> Instruction 1:
Count the lines of the listing below that contain the string "regions", where case counts, and give only the number.

begin Excerpted text

This feels like a very hyperbolic claim. There are definitely high-profile examples of startups that had compliance issues and are struggling to bring them under control or remain in arguably grey areas (Zenefits is an example of the former, Airbnb the latter). But it's hard to imagine that it's a truly universal problem; many startups are in industries without heavy regulatory rules. Can you elaborate on what makes you believe this to be the case?

2 comments

A successful startup is one that has grown rapidly in recent years. No growth = not successful, and not recent = not a startup. Any tech company that grows quickly starts bumping up against any number of compliance issues, both legal (ie HIPAA) and private (ie PCI). Today's growth curves don't keep pace with many of these regulations. As you expand laterally into new markets you constantly run into new obligations. And as you expand vertically (increased sales) you trigger new expectations, especially the PCI DSS. The chances of anything rationally called a startup having accommodated these things is astronomically low.

Ask any tech lawyer to list all the laws applicable to a startup. Bring a lunch. Until a company has devoted resources (ie a full-time compliance team including lawyers) and has a decade or so of experience with the relevant rules, imho proper compliance is a pipe dream. At best you can hope to keep the wolves away long enough to get whatever they want ready asap.

Anyone here working at a startup, just have a look at the PCI DSS, specifically the SAQ you are meant to fill out every year (if you handle credit cards). And this is basic compliance 101 stuff, no lawyers required.

https://www.pcisecuritystandards.org/documents/SAQ_D_v3_Merc...

All that being said, when your frickin business is selling HR stuff, you should be on top of compliance. Jesus.

They had people selling health insurance without a license. This isn't just a failure to sit through the "don't bribe foreign officials" training.

Isn't that why many companies are using Stripe and similar payment processors now?

https://support.stripe.com/questions/do-i-need-to-be-pci-com...

end Excerpted text

> Instruction 2:
In the discussion of startup compliance, which company is named as an example of a startup remaining in arguably grey areas?

begin Supplied entries

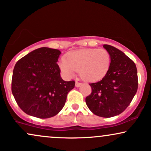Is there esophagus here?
Returning a JSON list of instances; mask_svg holds the SVG:
<instances>
[{"label":"esophagus","instance_id":"obj_1","mask_svg":"<svg viewBox=\"0 0 151 151\" xmlns=\"http://www.w3.org/2000/svg\"><path fill=\"white\" fill-rule=\"evenodd\" d=\"M81 85H82V83H80V82H78V81H76V87H78L81 86Z\"/></svg>","mask_w":151,"mask_h":151}]
</instances>
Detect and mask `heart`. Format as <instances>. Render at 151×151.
Segmentation results:
<instances>
[{
    "label": "heart",
    "instance_id": "obj_1",
    "mask_svg": "<svg viewBox=\"0 0 151 151\" xmlns=\"http://www.w3.org/2000/svg\"><path fill=\"white\" fill-rule=\"evenodd\" d=\"M111 63L109 52L104 48H88L71 52L66 59L59 62L61 70L67 76L71 77L76 71L86 81H96L106 76Z\"/></svg>",
    "mask_w": 151,
    "mask_h": 151
}]
</instances>
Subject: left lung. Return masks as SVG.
<instances>
[{
  "label": "left lung",
  "instance_id": "left-lung-1",
  "mask_svg": "<svg viewBox=\"0 0 151 151\" xmlns=\"http://www.w3.org/2000/svg\"><path fill=\"white\" fill-rule=\"evenodd\" d=\"M103 47L111 54V66L101 81L90 83L92 92L85 102L94 114L111 118L122 113L132 101L138 76L134 62L122 51L109 45Z\"/></svg>",
  "mask_w": 151,
  "mask_h": 151
}]
</instances>
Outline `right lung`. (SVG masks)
Listing matches in <instances>:
<instances>
[{"label":"right lung","mask_w":151,"mask_h":151,"mask_svg":"<svg viewBox=\"0 0 151 151\" xmlns=\"http://www.w3.org/2000/svg\"><path fill=\"white\" fill-rule=\"evenodd\" d=\"M61 52L40 47L16 63L12 78L14 99L27 114L49 118L60 112L68 93L75 87L74 81H64L57 64Z\"/></svg>","instance_id":"add662e5"}]
</instances>
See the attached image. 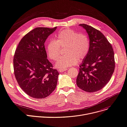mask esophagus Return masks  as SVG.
I'll use <instances>...</instances> for the list:
<instances>
[{
	"label": "esophagus",
	"mask_w": 127,
	"mask_h": 127,
	"mask_svg": "<svg viewBox=\"0 0 127 127\" xmlns=\"http://www.w3.org/2000/svg\"><path fill=\"white\" fill-rule=\"evenodd\" d=\"M67 70V68H66V69H59L58 71L59 72H63L64 71H66Z\"/></svg>",
	"instance_id": "1"
}]
</instances>
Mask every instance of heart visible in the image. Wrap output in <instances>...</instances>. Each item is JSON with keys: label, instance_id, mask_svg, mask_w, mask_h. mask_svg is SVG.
Wrapping results in <instances>:
<instances>
[{"label": "heart", "instance_id": "heart-1", "mask_svg": "<svg viewBox=\"0 0 127 127\" xmlns=\"http://www.w3.org/2000/svg\"><path fill=\"white\" fill-rule=\"evenodd\" d=\"M66 48L64 56L60 57L56 63L60 69H66L76 65L79 61L84 59L89 50V41L88 37L79 34L73 30L66 29L60 31L56 39L49 41L46 46V51L50 59L56 61L61 52V48Z\"/></svg>", "mask_w": 127, "mask_h": 127}]
</instances>
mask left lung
Listing matches in <instances>:
<instances>
[{
  "instance_id": "obj_1",
  "label": "left lung",
  "mask_w": 127,
  "mask_h": 127,
  "mask_svg": "<svg viewBox=\"0 0 127 127\" xmlns=\"http://www.w3.org/2000/svg\"><path fill=\"white\" fill-rule=\"evenodd\" d=\"M89 38V50L79 66L76 84L80 89L95 92L106 86L115 69L113 49L106 38L98 30L85 24H79Z\"/></svg>"
}]
</instances>
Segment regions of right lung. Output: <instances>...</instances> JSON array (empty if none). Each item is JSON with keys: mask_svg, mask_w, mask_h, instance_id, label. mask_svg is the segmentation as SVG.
Instances as JSON below:
<instances>
[{"mask_svg": "<svg viewBox=\"0 0 127 127\" xmlns=\"http://www.w3.org/2000/svg\"><path fill=\"white\" fill-rule=\"evenodd\" d=\"M57 27H37L22 38L16 49L13 58L15 78L24 92L34 98L47 97L57 87L59 73L47 59L44 45Z\"/></svg>", "mask_w": 127, "mask_h": 127, "instance_id": "1", "label": "right lung"}]
</instances>
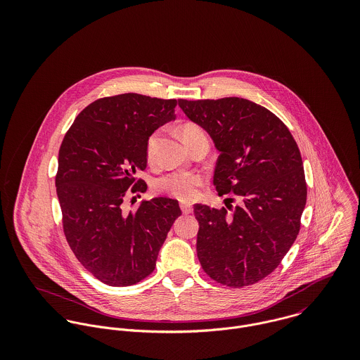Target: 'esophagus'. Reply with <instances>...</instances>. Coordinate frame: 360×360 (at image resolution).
<instances>
[{
	"mask_svg": "<svg viewBox=\"0 0 360 360\" xmlns=\"http://www.w3.org/2000/svg\"><path fill=\"white\" fill-rule=\"evenodd\" d=\"M180 207H181V212H183L184 214H190V213H193V210H194V207L190 205V204H180Z\"/></svg>",
	"mask_w": 360,
	"mask_h": 360,
	"instance_id": "34e87169",
	"label": "esophagus"
}]
</instances>
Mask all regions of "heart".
<instances>
[{
	"instance_id": "heart-1",
	"label": "heart",
	"mask_w": 360,
	"mask_h": 360,
	"mask_svg": "<svg viewBox=\"0 0 360 360\" xmlns=\"http://www.w3.org/2000/svg\"><path fill=\"white\" fill-rule=\"evenodd\" d=\"M180 131H181V139L184 144L205 136L202 129L194 123H186ZM156 143H158V134L155 133L148 139V143H147V160L150 163L154 162ZM201 186H202L201 176L194 173H181V172L169 173L158 179L155 183V188L158 193L166 194L180 201H190L195 198Z\"/></svg>"
}]
</instances>
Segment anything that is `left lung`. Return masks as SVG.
<instances>
[{"instance_id":"obj_1","label":"left lung","mask_w":360,"mask_h":360,"mask_svg":"<svg viewBox=\"0 0 360 360\" xmlns=\"http://www.w3.org/2000/svg\"><path fill=\"white\" fill-rule=\"evenodd\" d=\"M179 106L220 154L213 174L219 195L241 198L231 213L194 206L200 263L223 285H252L280 264L300 233L307 205L300 148L274 113L250 100H179Z\"/></svg>"}]
</instances>
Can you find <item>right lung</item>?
<instances>
[{
  "mask_svg": "<svg viewBox=\"0 0 360 360\" xmlns=\"http://www.w3.org/2000/svg\"><path fill=\"white\" fill-rule=\"evenodd\" d=\"M176 100L127 93L84 108L58 155L56 195L63 231L77 260L103 284L133 285L154 271L177 200L155 197L134 212L122 209L127 190L144 193L136 173L147 167V143L176 119ZM139 195V194H137Z\"/></svg>",
  "mask_w": 360,
  "mask_h": 360,
  "instance_id": "right-lung-1",
  "label": "right lung"
}]
</instances>
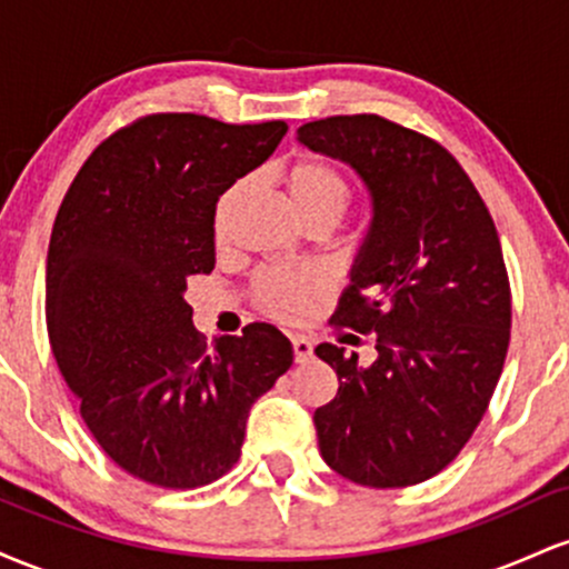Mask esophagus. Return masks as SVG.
I'll list each match as a JSON object with an SVG mask.
<instances>
[{"instance_id": "34e87169", "label": "esophagus", "mask_w": 569, "mask_h": 569, "mask_svg": "<svg viewBox=\"0 0 569 569\" xmlns=\"http://www.w3.org/2000/svg\"><path fill=\"white\" fill-rule=\"evenodd\" d=\"M291 348H293V361L297 363H307L312 358V342L307 337H293Z\"/></svg>"}]
</instances>
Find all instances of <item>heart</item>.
I'll list each match as a JSON object with an SVG mask.
<instances>
[{
	"label": "heart",
	"instance_id": "1",
	"mask_svg": "<svg viewBox=\"0 0 569 569\" xmlns=\"http://www.w3.org/2000/svg\"><path fill=\"white\" fill-rule=\"evenodd\" d=\"M289 194L302 221L345 217L350 202L348 181L337 168L321 160H302L289 171ZM248 179H238L217 202V234L224 238L238 202L248 192ZM326 293V280L310 270H267L253 283V302L280 321H302L312 305Z\"/></svg>",
	"mask_w": 569,
	"mask_h": 569
}]
</instances>
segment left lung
Returning <instances> with one entry per match:
<instances>
[{
    "instance_id": "obj_1",
    "label": "left lung",
    "mask_w": 569,
    "mask_h": 569,
    "mask_svg": "<svg viewBox=\"0 0 569 569\" xmlns=\"http://www.w3.org/2000/svg\"><path fill=\"white\" fill-rule=\"evenodd\" d=\"M297 139L350 166L371 200L335 321L375 331L377 358L361 367L358 352L316 348L339 380L312 415L318 447L356 485H420L466 447L500 380L511 289L498 230L460 162L415 130L352 114Z\"/></svg>"
}]
</instances>
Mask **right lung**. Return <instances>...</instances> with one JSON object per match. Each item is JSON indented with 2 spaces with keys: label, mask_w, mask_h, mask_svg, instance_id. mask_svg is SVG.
Returning a JSON list of instances; mask_svg holds the SVG:
<instances>
[{
  "label": "right lung",
  "mask_w": 569,
  "mask_h": 569,
  "mask_svg": "<svg viewBox=\"0 0 569 569\" xmlns=\"http://www.w3.org/2000/svg\"><path fill=\"white\" fill-rule=\"evenodd\" d=\"M286 122L152 114L84 160L50 234L44 312L53 356L93 439L149 485L194 489L238 462L251 403L291 367L276 326H192L187 278L217 264L213 217L276 152Z\"/></svg>",
  "instance_id": "add662e5"
}]
</instances>
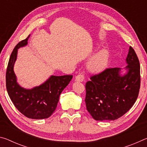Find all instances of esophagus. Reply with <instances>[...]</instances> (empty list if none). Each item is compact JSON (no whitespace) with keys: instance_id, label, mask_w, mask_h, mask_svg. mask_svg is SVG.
<instances>
[{"instance_id":"34e87169","label":"esophagus","mask_w":147,"mask_h":147,"mask_svg":"<svg viewBox=\"0 0 147 147\" xmlns=\"http://www.w3.org/2000/svg\"><path fill=\"white\" fill-rule=\"evenodd\" d=\"M75 80L77 82H83L84 80V76L82 74H79L75 77Z\"/></svg>"}]
</instances>
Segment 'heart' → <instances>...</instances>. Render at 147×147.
I'll use <instances>...</instances> for the list:
<instances>
[{"label":"heart","instance_id":"b5f03b06","mask_svg":"<svg viewBox=\"0 0 147 147\" xmlns=\"http://www.w3.org/2000/svg\"><path fill=\"white\" fill-rule=\"evenodd\" d=\"M109 59V53L106 49L98 51L88 63V69L93 73H100L108 66Z\"/></svg>","mask_w":147,"mask_h":147}]
</instances>
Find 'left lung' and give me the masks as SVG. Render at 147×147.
I'll use <instances>...</instances> for the list:
<instances>
[{
    "label": "left lung",
    "mask_w": 147,
    "mask_h": 147,
    "mask_svg": "<svg viewBox=\"0 0 147 147\" xmlns=\"http://www.w3.org/2000/svg\"><path fill=\"white\" fill-rule=\"evenodd\" d=\"M126 61L124 75L121 74V68H108L86 82V108L94 120H116L136 102L140 89V64L131 47Z\"/></svg>",
    "instance_id": "8db88e82"
}]
</instances>
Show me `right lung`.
I'll return each instance as SVG.
<instances>
[{"label": "right lung", "mask_w": 147, "mask_h": 147, "mask_svg": "<svg viewBox=\"0 0 147 147\" xmlns=\"http://www.w3.org/2000/svg\"><path fill=\"white\" fill-rule=\"evenodd\" d=\"M30 35L15 47L9 58L6 74V89L16 108L26 117L33 119L49 118L58 105L59 95L73 78L72 75L51 76L39 86L27 89L17 82L13 71L17 51L28 43Z\"/></svg>", "instance_id": "1"}]
</instances>
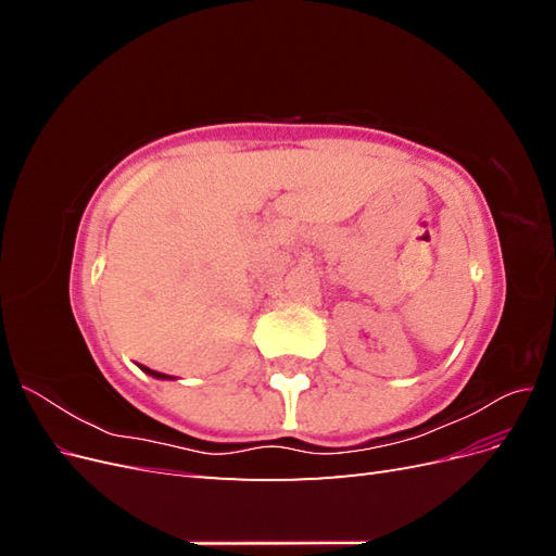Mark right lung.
I'll return each instance as SVG.
<instances>
[{"label":"right lung","mask_w":556,"mask_h":556,"mask_svg":"<svg viewBox=\"0 0 556 556\" xmlns=\"http://www.w3.org/2000/svg\"><path fill=\"white\" fill-rule=\"evenodd\" d=\"M141 368H143V371H146L148 376H153V378H162V380H164V378H172V376H166V374H157V371H150V368H148V366H141Z\"/></svg>","instance_id":"right-lung-1"}]
</instances>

end Supplied entries

> Answer 1:
2

> Answer 2:
Airbnb